Campus Technology magazine published a story covering the University's uses of data to address the pandemic. 

This institution has found new uses for data analysis to guide campus leaders, improve user experiences and work with researchers. 

Like many other institutions, the University of Arizona dropped its "phased approach" plan for reintroducing more in-person courses at its Tucson campus. Now, the university is sitting in phase one until the COVID-19 infections and deaths go down in the state. That means students who have returned to campus are adhering to shelter-in-place recommendations. And faculty teaching classes that can be done online are encouraged to instruct that way. The few exceptions tend to be the same courses other colleges and universities are delivering face-to-face: those in lab sciences and healthcare. Even there, of course, students, faculty and staff are sticking with CDC recommendations on cleaning protocols and safety — wearing masks and maintaining physical distances.

But that doesn't mean the university is in a waiting pattern.

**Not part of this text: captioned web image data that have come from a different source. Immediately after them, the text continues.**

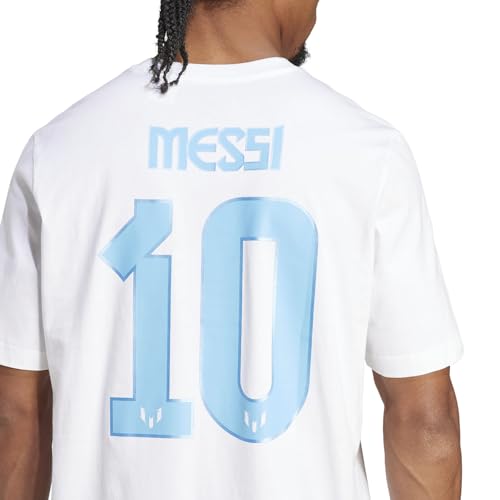 Adidas Men's Messi T-Shirt, White, Small by adidas - Used condition - Image 5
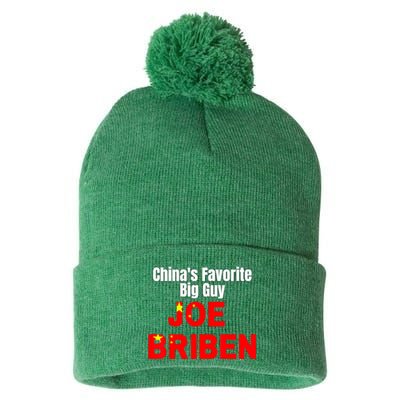 Chinas Favorite Big Guy Joe Briben Pom Pom 12in Knit Beanie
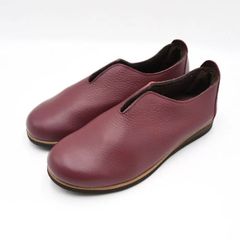 フィグリーノ 23.0cm レディースシューズ  Vカット mer0183 ワイン ボルドー ft2 暖かい フリース
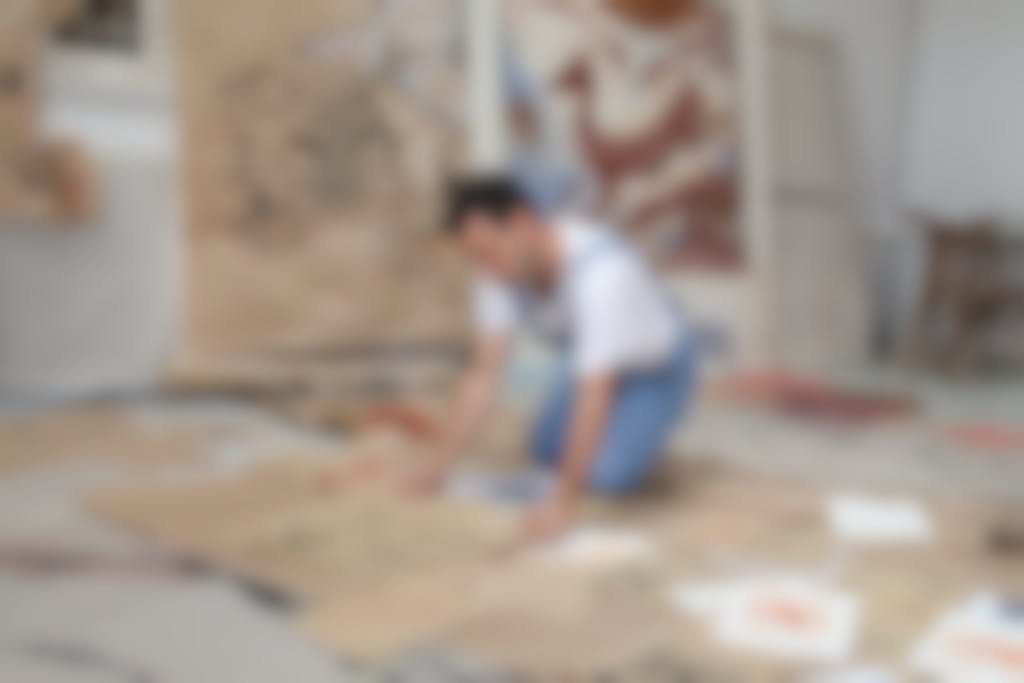 Matthew Lutz-Kinoy<br>Realms for pleasure and imagination<br>—<br>Papier - © Mennour — Viewing room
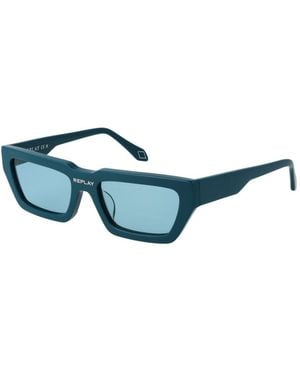 Replay Plastic Sunglasses - Blue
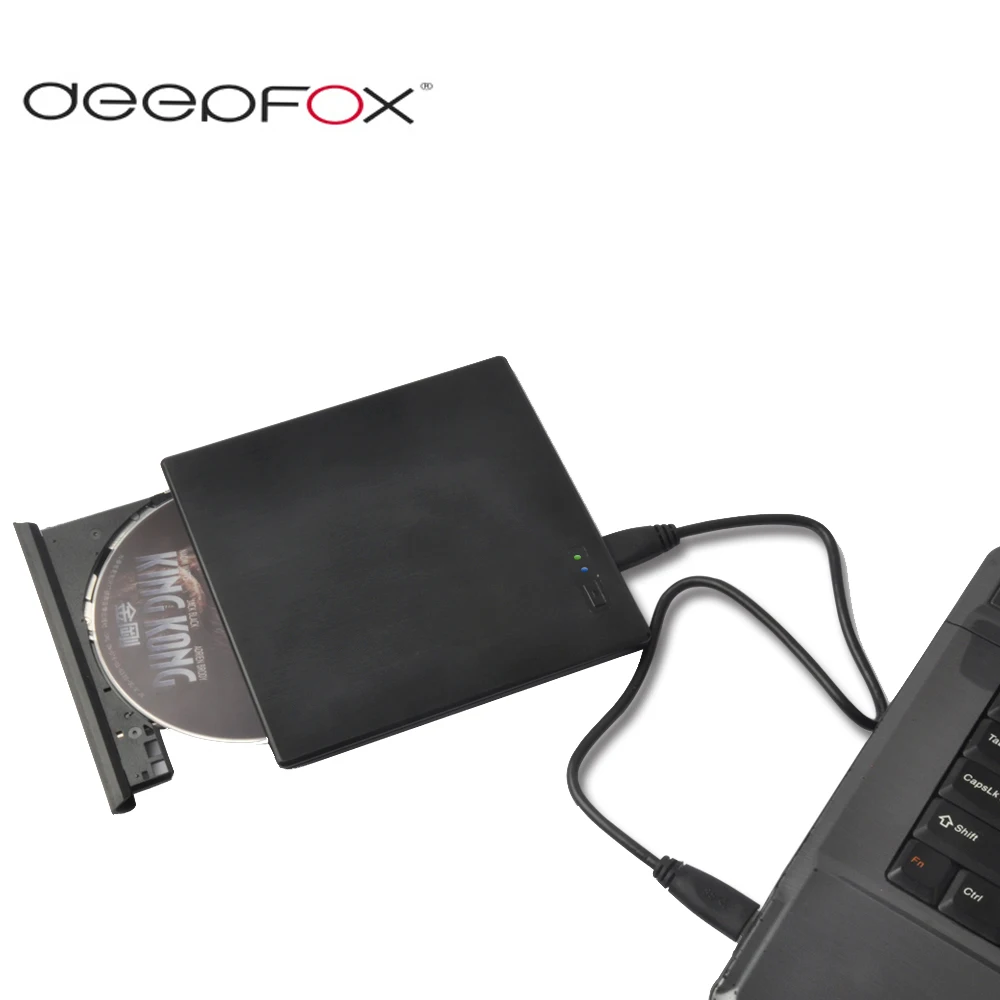 

Внешний оптический привод Deepfox, USB 3,0, для Windows 7/8, 1/10, Linux
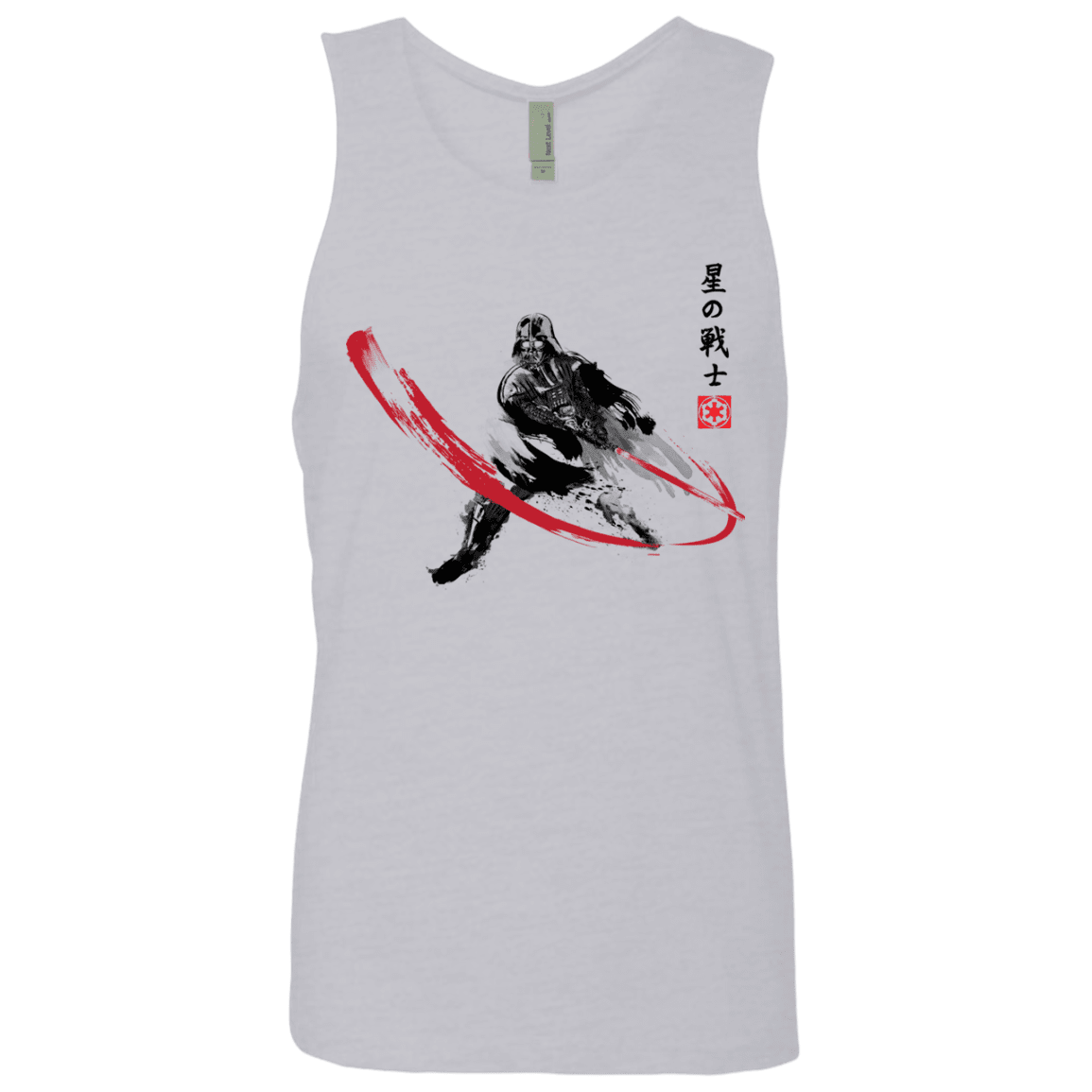 T-Shirts Heather Grey / Small STAR WARRIOR SUMI-E Men's Premium Tank Top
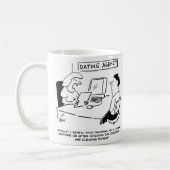 デートすること機関 – 愛する人としての武勇。オンラインデートすること コーヒーマグカップ (左)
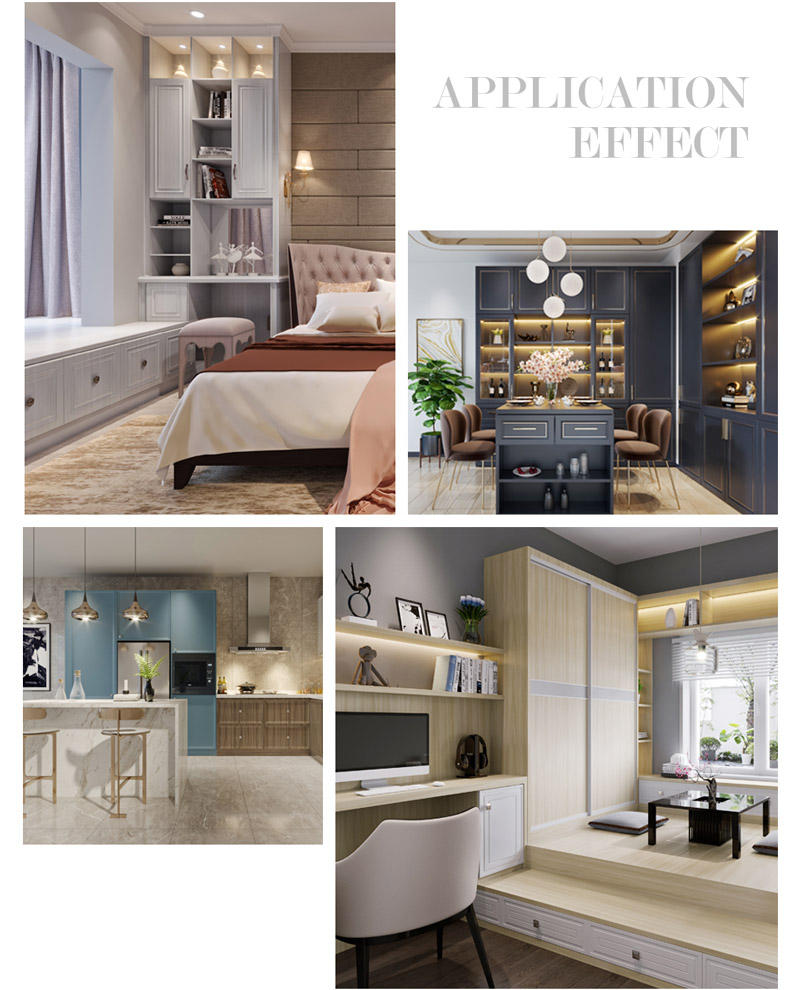 天赋山生态板家具效果图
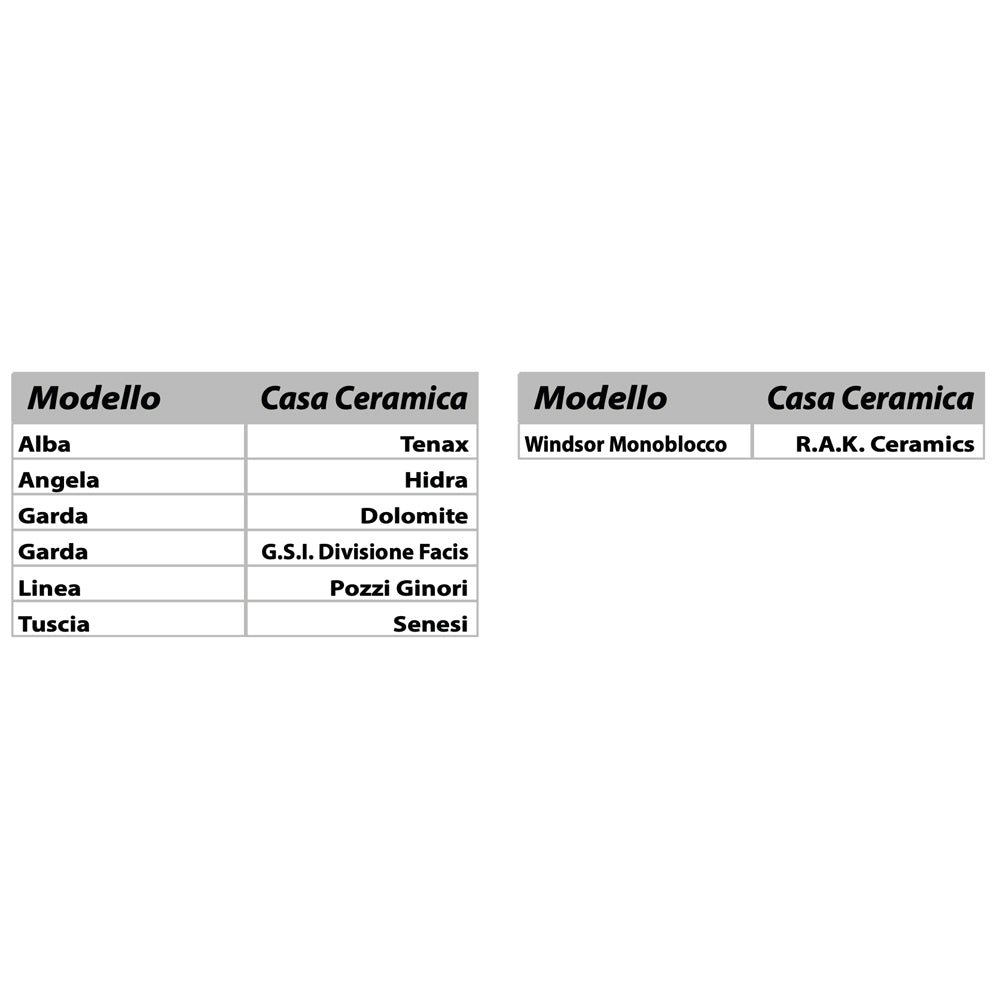 Sedile MDF poliesterato linea bianco - chiusura normale — SEBA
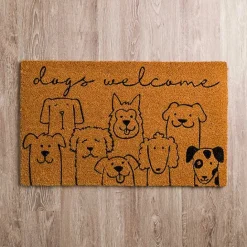 Best Kirklands Home Cute Dogs Welcome Doormat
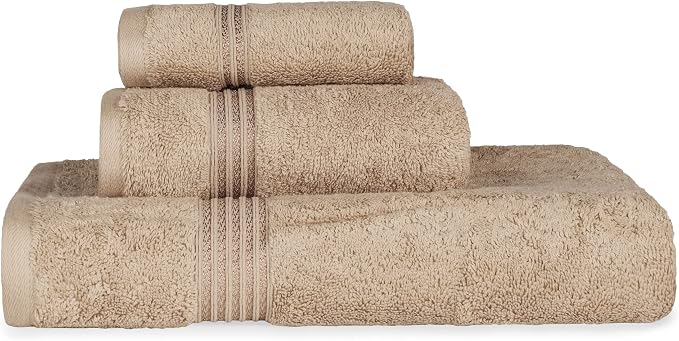 Superior Egyptian Cotton 3-Piece Towel Set, Basic Towels - Image 4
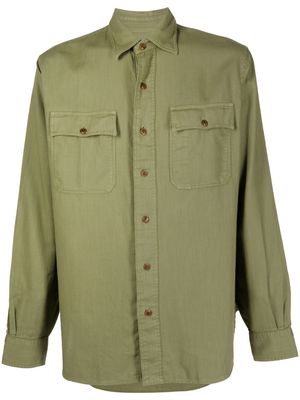 Polo Ralph Lauren chest-pocket long-sleeve shirt - Green
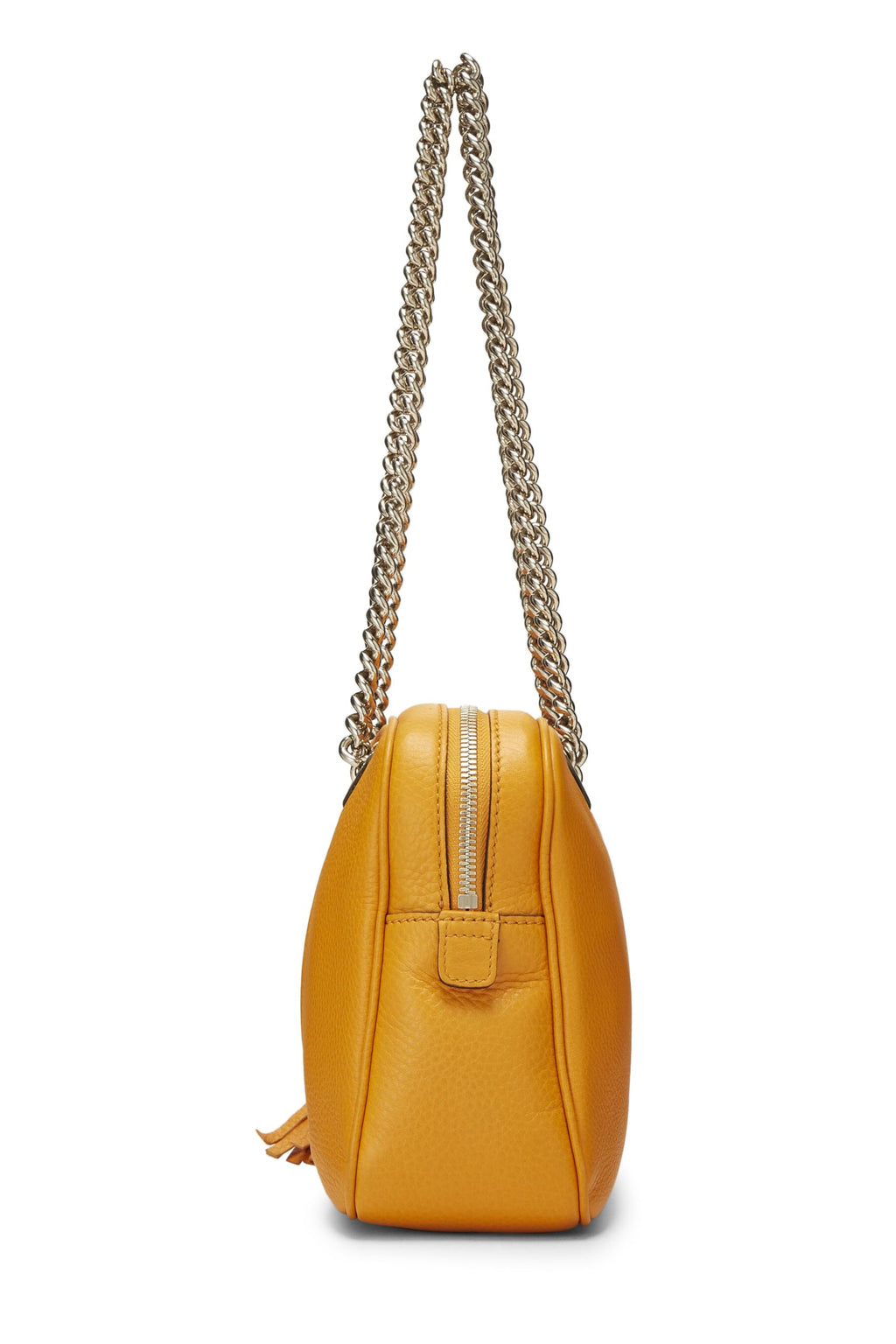 Gucci,  Orange Leather Soho Chain Shoulder Bag, Orange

As Lanita Collette, chief information security officer and deputy CIO at the university, explained in an interview played during .conf20Splunk's recent customer conference, she and her team are using data to answer questions about online resource usage, improve user experiences and feed into researchers' need for information.

Collette joined the university in February 2017 from Flagstaff-based Northern Arizona University and immediately considered how to bring Splunk onto her new campus in ways that could both "inform [her] security practice" and scale its use "to answer a lot of other problems." Splunk produces software for capturing, indexing, searching, managing and analyzing real-time data, allowing users to do reporting, alerts, dashboards and data visualizations.